The site sources live under [`docs/`](./docs/) and the configuration in
[`mkdocs.yml`](./mkdocs.yml). Start with [`docs/index.md`](./docs/index.md) and
[`docs/quickstart.md`](./docs/quickstart.md).

## Release

Releases are published to PyPI. The automated path is the GitHub
Actions workflow at [`.github/workflows/publish.yml`](./.github/workflows/publish.yml):
push a `v*` tag and a three-job `test → build → publish` pipeline
runs, uploading the sdist + wheel via PyPI's trusted-publisher OIDC
flow — no long-lived API token is stored in the repo or in GitHub
secrets.
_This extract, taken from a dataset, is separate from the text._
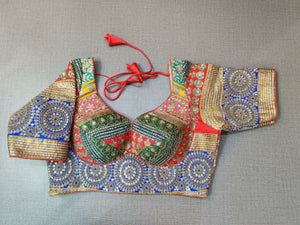 Buy a Multi-Color blouse crafted in hammered silk with beautiful embroidery work. Tailored with short sleeves, the blouse features a smocked back for comfort and style, and a tie-up closure. Give your ethnic look a dazzling update with this multi-color blouse. Buy this designer blouse in the USA from Pure Elegance. - Front View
A `workflow_dispatch` trigger is wired up too, so a release
can be re-run from the Actions tab after a transient failure. The
documented manual fallback (`python -m build` + `python -m twine upload`)
remains the disaster-recovery path. The full procedure — one-time
PyPI trusted-publisher setup, the tag-and-push flow, the manual
fallback, and a post-release verification checklist — is in
[`docs/release.md`](./docs/release.md).

## License

Apache-2.0. See [`LICENSE`](./LICENSE).

## Contributing

This project is built incrementally and in public. See [`ROADMAP.md`](./ROADMAP.md) for what's
next, and [`docs/design.md`](./docs/design.md) for the architecture.